— Start DOCUMENT —

The solution lies in moving from stop-start lending cycles to continuous, reliable access to formal credit for low-income households.
Key Recommendations
Harmonise Bank-NBFC Partnership and Strengthen PSL
- India’s credit ecosystem spans universal banks, small finance banks (SFBs), NBFCs, and fintechs, linked through direct assignments, co-lending, lending service providers, and business correspondent arrangements.
- Current anomalies:
- SFBs cannot co-lend, unlike banks and NBFCs.
- Income from DA assignments is recognised upfront, but not in other formats.
- Default guarantees allowed in co-lending but not in direct origination.
- Recommendation:
- Supervise overall bank exposure to non-banks, not just individual transactions.
- Ensure originators/servicers commit adequate capital to align incentives.
- Refine Priority Sector Lending (PSL) by increasing weightage for underserved segments and districts.
Reduce Funding Fragility
- Household credit relies heavily on bank funding, including NBFC balance sheets and off-balance-sheet instruments.
- This channel concentration makes the system vulnerable to sudden stops.
- Solution:
- Deepen capital market access for NBFCs.
- Provide market-making support for NBFC bonds and securitised instruments to ensure continuity in credit supply during stress.

— End DOCUMENT —
— Start INFORMATION SUPPLIED —

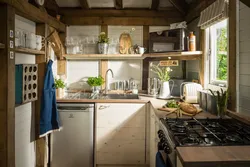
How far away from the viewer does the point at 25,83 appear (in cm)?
246

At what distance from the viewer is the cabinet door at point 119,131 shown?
314 cm

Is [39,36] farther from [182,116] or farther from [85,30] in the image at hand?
[182,116]

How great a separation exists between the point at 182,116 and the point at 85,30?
2365mm

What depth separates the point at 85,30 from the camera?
388 cm

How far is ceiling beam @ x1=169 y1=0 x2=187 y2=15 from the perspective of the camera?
3509 millimetres

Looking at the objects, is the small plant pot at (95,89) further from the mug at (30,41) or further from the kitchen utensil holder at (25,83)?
the mug at (30,41)

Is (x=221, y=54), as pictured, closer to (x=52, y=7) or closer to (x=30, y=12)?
(x=30, y=12)

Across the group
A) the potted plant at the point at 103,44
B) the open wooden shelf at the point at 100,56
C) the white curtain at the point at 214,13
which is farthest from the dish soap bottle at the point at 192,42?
the potted plant at the point at 103,44

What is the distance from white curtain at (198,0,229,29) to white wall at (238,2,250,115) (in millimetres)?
236

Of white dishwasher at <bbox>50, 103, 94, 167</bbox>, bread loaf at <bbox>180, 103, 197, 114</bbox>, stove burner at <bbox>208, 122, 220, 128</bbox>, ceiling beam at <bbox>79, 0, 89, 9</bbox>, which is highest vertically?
ceiling beam at <bbox>79, 0, 89, 9</bbox>

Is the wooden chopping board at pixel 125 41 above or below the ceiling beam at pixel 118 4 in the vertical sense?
below

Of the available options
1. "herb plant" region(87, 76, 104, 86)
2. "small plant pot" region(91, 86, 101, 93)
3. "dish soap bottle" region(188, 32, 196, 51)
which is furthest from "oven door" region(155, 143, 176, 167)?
"small plant pot" region(91, 86, 101, 93)

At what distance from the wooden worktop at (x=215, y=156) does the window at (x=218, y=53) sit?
1463 mm

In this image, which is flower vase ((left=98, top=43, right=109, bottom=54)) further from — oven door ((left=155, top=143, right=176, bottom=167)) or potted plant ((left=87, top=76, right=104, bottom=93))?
oven door ((left=155, top=143, right=176, bottom=167))
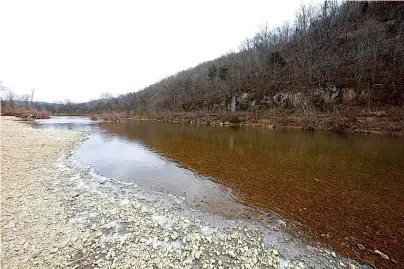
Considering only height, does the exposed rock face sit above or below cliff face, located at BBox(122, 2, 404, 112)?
below

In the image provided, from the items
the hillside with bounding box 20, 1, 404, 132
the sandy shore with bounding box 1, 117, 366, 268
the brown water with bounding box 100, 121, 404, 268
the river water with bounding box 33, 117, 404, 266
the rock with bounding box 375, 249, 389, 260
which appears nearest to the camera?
the sandy shore with bounding box 1, 117, 366, 268

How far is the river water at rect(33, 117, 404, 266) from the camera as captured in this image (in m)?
5.94

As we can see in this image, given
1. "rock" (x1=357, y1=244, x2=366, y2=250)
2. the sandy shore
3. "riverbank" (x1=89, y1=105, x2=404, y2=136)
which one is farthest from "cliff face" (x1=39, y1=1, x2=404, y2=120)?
the sandy shore

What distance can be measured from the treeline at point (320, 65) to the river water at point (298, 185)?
33.3 meters

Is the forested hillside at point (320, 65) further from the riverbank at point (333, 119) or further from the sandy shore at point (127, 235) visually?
the sandy shore at point (127, 235)

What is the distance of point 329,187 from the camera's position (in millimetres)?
9383

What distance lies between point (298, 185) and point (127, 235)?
7.82 m

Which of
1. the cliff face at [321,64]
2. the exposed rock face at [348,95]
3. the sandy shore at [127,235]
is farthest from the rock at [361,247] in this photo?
the exposed rock face at [348,95]

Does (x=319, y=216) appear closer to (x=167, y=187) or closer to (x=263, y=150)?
(x=167, y=187)

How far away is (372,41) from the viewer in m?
50.7

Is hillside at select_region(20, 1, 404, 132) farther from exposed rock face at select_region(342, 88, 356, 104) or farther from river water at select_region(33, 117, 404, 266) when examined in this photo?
river water at select_region(33, 117, 404, 266)

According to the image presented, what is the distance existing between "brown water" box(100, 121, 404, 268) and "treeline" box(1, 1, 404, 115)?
33.1 metres

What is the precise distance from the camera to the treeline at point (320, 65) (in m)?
44.4

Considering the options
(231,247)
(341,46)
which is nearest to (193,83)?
(341,46)
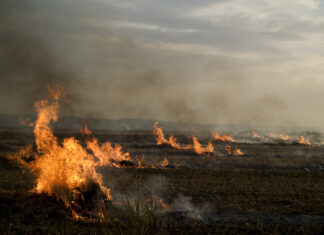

— End INFORMATION SUPPLIED —

-- TASK --
Carry on the note on credit access for low-income households from its final point on market-making support for NBFC bonds, keeping its heading-and-bullet layout.

-- RESPONSE --
Replace Crude Lender Caps with Credible Income Assessment
- Traditional caps (e.g., max three lenders per borrower) are too blunt, risking exclusion of entrepreneurial households.
- Recommendation:
- Use income proxies, occupational archetypes, and soft information from frontline workers for assessing repayment capacity.
- Establish RBI technical committee standards for minimum validation, governance, and calibration.
- Leverage the forthcoming all-India household income survey by Ministry of Statistics and Programme Implementation for benchmarking.
Rationale
- Despite concerns about over-leverage, household debt is 42% of GDP, lower than many emerging markets.
- Informal borrowing persists and universal banks struggle to meet PSL targets consistently.
- Harmonised rules, diversified NBFC funding, and credible income assessment can smooth credit access, reduce boom-bust cycles, and minimise disruption to livelihoods.